**Work instructions**
Begin at the line containing "From what the" and give again every line to the end of the records, exactly, without the pictures.

===== Data to process =====

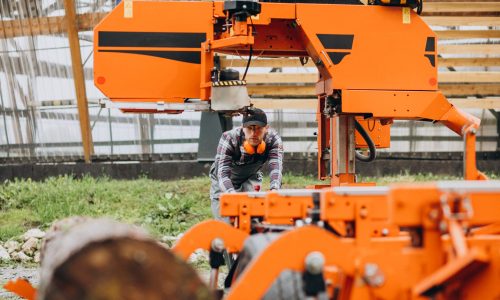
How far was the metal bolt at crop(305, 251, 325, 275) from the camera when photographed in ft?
13.8

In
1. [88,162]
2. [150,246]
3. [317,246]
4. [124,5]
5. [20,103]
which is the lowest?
[88,162]

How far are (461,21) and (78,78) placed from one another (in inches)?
254

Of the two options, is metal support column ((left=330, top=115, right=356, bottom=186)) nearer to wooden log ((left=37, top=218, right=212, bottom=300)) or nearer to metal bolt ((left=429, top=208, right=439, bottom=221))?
metal bolt ((left=429, top=208, right=439, bottom=221))

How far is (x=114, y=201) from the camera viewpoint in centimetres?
1338

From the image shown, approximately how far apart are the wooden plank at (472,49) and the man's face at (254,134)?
6463mm

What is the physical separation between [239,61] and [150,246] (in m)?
11.5

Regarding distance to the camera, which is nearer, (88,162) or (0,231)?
(0,231)

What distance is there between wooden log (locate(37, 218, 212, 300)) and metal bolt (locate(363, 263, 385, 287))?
3.53ft

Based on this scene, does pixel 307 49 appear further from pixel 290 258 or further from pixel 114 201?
pixel 114 201

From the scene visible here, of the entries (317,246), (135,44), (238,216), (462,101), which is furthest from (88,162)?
(317,246)

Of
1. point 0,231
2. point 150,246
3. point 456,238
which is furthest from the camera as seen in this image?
point 0,231

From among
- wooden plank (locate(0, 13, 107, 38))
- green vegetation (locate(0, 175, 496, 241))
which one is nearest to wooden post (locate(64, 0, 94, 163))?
wooden plank (locate(0, 13, 107, 38))

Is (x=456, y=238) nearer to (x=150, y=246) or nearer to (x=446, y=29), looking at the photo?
(x=150, y=246)

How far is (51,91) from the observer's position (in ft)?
52.2
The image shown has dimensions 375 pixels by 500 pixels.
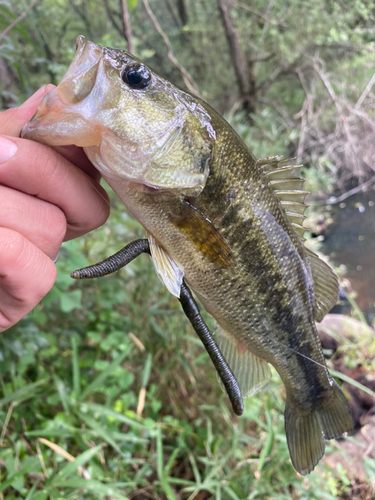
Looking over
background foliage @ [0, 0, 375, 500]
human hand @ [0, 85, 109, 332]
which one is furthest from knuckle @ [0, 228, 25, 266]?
background foliage @ [0, 0, 375, 500]

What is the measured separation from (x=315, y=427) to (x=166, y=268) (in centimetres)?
88

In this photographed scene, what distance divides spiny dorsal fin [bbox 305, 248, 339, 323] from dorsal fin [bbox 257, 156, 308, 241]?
0.13 metres

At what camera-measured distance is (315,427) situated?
1.24 metres

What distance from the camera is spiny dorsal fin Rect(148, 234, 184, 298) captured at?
887 mm

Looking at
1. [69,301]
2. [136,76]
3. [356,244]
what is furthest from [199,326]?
[356,244]

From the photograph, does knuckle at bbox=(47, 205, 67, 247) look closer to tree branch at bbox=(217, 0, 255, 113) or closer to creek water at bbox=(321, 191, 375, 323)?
creek water at bbox=(321, 191, 375, 323)

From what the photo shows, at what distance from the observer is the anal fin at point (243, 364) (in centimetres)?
118

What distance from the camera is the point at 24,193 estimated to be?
0.87 m

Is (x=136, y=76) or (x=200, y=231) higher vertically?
(x=136, y=76)

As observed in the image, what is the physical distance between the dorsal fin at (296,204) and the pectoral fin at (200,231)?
0.28 metres

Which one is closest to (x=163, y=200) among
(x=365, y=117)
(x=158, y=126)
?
(x=158, y=126)

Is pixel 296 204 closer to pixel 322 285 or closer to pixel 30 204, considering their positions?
pixel 322 285

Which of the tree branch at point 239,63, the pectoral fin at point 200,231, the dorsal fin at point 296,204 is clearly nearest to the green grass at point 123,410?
the pectoral fin at point 200,231

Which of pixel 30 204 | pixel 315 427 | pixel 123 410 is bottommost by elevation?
pixel 123 410
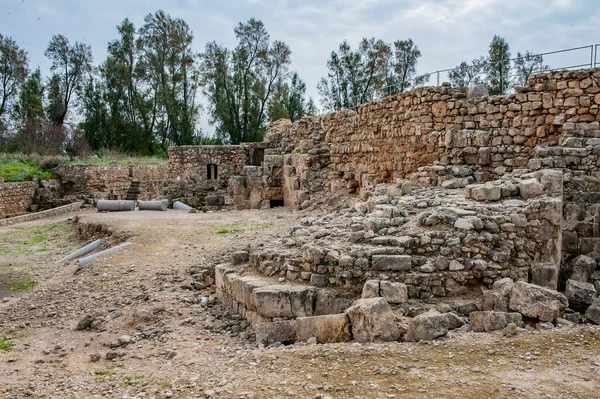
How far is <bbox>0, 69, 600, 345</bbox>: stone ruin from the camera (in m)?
5.53

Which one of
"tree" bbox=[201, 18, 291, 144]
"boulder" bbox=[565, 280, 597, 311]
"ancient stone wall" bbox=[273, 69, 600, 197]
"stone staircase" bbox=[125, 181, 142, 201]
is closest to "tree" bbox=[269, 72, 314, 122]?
"tree" bbox=[201, 18, 291, 144]

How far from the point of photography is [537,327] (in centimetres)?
525

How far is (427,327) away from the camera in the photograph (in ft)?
16.6

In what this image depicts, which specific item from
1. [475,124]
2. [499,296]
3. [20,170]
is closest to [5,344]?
[499,296]

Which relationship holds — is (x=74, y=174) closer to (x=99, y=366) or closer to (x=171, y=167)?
(x=171, y=167)

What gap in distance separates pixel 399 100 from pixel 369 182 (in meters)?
2.28

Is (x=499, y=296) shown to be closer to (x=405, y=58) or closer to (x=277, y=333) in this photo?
(x=277, y=333)

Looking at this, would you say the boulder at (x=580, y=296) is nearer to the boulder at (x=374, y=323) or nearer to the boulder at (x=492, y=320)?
the boulder at (x=492, y=320)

=====

**Answer below**
From what the photo shows, at what distance from the observer is the anal fin at point (243, 364) (in centimetres)?
118

What distance from the camera is the point at 24,193 estimated to be?
0.87 m

Is (x=136, y=76) or (x=200, y=231) higher vertically?
(x=136, y=76)

As observed in the image, what is the physical distance between the dorsal fin at (296,204) and the pectoral fin at (200,231)?
0.28 metres

Which one is closest to (x=163, y=200) among
(x=365, y=117)
(x=158, y=126)
?
(x=158, y=126)

Is pixel 296 204 closer to pixel 322 285 or closer to pixel 30 204, considering their positions?
pixel 322 285

Which of the tree branch at point 239,63, the pectoral fin at point 200,231, the dorsal fin at point 296,204 is clearly nearest to the green grass at point 123,410?
the pectoral fin at point 200,231

Which of pixel 30 204 | pixel 315 427 | pixel 123 410 is bottommost by elevation?
pixel 123 410
How far is <bbox>0, 69, 600, 345</bbox>: stone ruin from the camera (in m)?
5.53

Which one of
"tree" bbox=[201, 18, 291, 144]
"boulder" bbox=[565, 280, 597, 311]
"ancient stone wall" bbox=[273, 69, 600, 197]
"stone staircase" bbox=[125, 181, 142, 201]
is closest to "tree" bbox=[269, 72, 314, 122]?
"tree" bbox=[201, 18, 291, 144]

How far from the point of photography is [537,327] (in centimetres)?
525

How far is (427,327) away from the camera in the photograph (in ft)?
16.6

In what this image depicts, which specific item from
1. [475,124]
2. [499,296]
3. [20,170]
is closest to [5,344]?
[499,296]

Which relationship holds — is (x=74, y=174) closer to (x=99, y=366) or closer to (x=171, y=167)?
(x=171, y=167)

What gap in distance separates pixel 399 100 from pixel 369 182 (in meters)?
2.28

Is (x=499, y=296) shown to be closer to (x=405, y=58) or closer to (x=277, y=333) in this photo?
(x=277, y=333)

Looking at this, would you say the boulder at (x=580, y=296) is nearer to the boulder at (x=374, y=323) or nearer to the boulder at (x=492, y=320)?
the boulder at (x=492, y=320)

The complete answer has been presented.